10. Otherwise put, Rule 1.11(a) ousts the application of Rule 1.9(a) in the context of government lawyers. Rule 1.9(a)’s “substantial relationship” may extend its reach to encompass matters that Rule 1.11(a)’s requirement of “personal and substantial” involvement in the specific matters was not intended to embrace. We do not negate the possibility that the two may overlap in some instances, but neither do we believe that the two are necessarily congruent. That each Rule uses different language, that Rule 1.11(a) is specific to government lawyers in contrast to Rule 1.9(a)’s general application, and that Rule 1.11(a) serves public purposes beyond those animating Rule 1.9(a), fortify this conclusion. We note, too, that the considerations for determining whether Rule 1.11(a) applies are materially narrower than those customarily applied in analysis of a Rule 1.9(a) conflict. Compare Rule 1.11, Cmt. 10 (factors to be used in determining whether two matters are the same include “the extent to which (i) the matters involve the same basic facts, (ii) the matters involve the same or related parties, and (iii) time has elapsed between the matters”) with Rule 1.9, Cmts. [2] & [3] (setting forth additional factors to be considered in making a decision about whether a conflict exists).

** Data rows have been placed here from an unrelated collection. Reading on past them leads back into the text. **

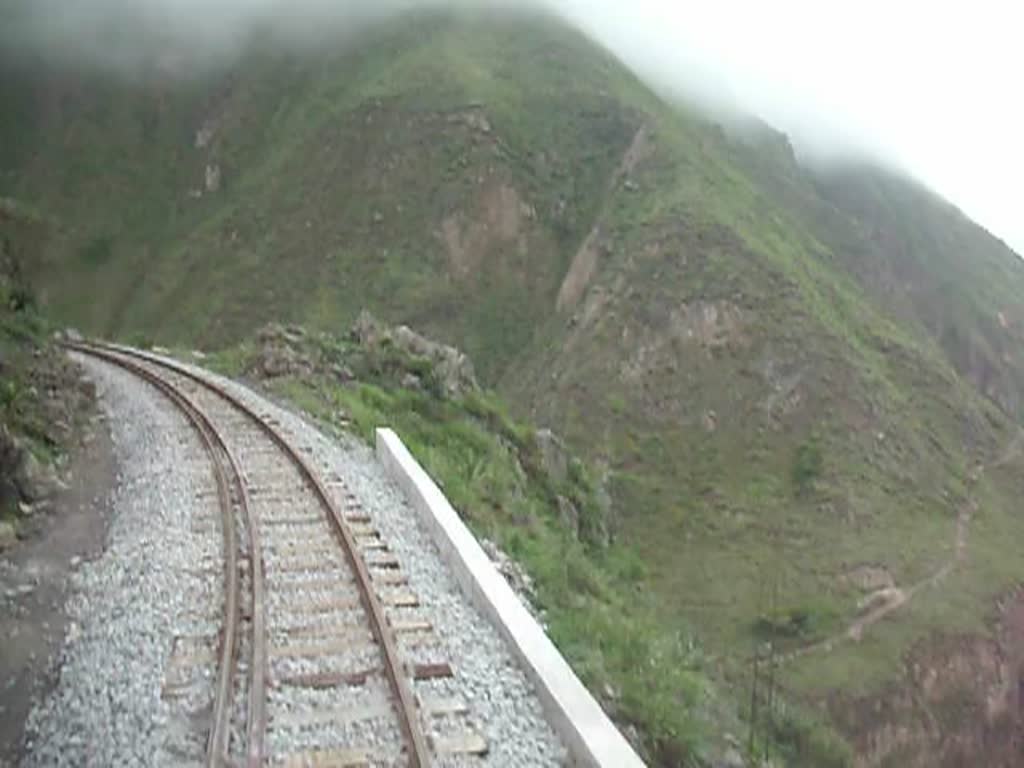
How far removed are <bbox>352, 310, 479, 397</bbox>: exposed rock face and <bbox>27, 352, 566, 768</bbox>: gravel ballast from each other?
966cm

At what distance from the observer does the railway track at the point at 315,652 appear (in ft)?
21.1

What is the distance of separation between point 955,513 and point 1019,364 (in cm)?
5353

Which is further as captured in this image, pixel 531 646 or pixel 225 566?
pixel 225 566

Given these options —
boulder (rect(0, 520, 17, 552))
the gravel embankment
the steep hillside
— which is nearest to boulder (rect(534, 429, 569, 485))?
the gravel embankment

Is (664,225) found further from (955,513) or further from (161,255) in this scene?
(161,255)

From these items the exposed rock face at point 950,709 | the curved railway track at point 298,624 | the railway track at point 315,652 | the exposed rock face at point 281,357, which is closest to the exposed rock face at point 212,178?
the exposed rock face at point 281,357

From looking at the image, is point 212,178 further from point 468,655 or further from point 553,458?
point 468,655

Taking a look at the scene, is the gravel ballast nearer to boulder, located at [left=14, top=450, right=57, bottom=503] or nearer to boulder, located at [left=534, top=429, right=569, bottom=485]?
boulder, located at [left=14, top=450, right=57, bottom=503]

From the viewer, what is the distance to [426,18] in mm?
97188

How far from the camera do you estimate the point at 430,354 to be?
24.9 meters

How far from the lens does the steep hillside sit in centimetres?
5006

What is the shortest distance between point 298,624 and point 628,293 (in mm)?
59667

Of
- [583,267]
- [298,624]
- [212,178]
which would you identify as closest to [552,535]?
[298,624]

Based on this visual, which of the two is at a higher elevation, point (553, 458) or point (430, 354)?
point (430, 354)
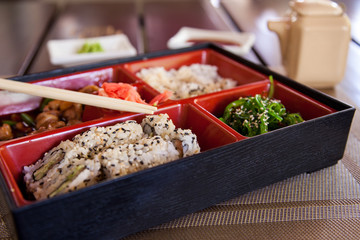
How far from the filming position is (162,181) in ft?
4.00

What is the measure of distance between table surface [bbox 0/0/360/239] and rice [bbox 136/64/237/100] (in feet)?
2.08

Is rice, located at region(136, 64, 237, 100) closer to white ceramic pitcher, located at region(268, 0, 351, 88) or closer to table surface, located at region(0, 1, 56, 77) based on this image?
white ceramic pitcher, located at region(268, 0, 351, 88)

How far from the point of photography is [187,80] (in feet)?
7.67

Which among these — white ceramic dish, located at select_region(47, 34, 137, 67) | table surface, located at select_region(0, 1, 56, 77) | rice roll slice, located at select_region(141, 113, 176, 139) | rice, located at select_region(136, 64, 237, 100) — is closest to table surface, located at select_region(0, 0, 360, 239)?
table surface, located at select_region(0, 1, 56, 77)

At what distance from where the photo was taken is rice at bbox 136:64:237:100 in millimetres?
2154

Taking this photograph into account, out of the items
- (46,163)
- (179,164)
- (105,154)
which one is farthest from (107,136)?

11. Consequently, we conclude that a onetime government lawyer may represent clients adverse to the lawyer’s former government employer unless that lawyer had a personal and substantial involvement in the same specific matter in which the lawyer now proposes to challenge the government’s position. This conclusion rests on the assumptions (a) that the inquiring lawyer does not possess confidential information about the specific matter obtained during the inquirer’s government service, and (b) that the inquiring lawyer does not otherwise possess confidential information about the specific matter which, owing to the lawyer’s confidentiality obligations, the lawyer could not competently represent the client in resisting the government’s action without violating the lawyer’s ongoing duty of confidentiality, see N.Y. State 901 ¶ 10 (2011) (a lawyer possessing non-disclosable confidential information relating to existing representation must assess whether the lawyer reasonably believes that the lawyer may competently represent client). But merely knowing how the government agency usually handles such matters, untethered to personal and substantial involvement in or confidential information about the specific matter, is alone insufficient to prevent the former government lawyer from representing a private client against the lawyer’s former government employer.
CONCLUSION
12. A lawyer formerly employed by a county department to handle child support enforcement proceedings may, after termination of such employment, represent respondents in such proceedings, provided that the lawyer was not personally and substantially involved in, and possesses no confidential information acquired about, the same specific matter while a government employee.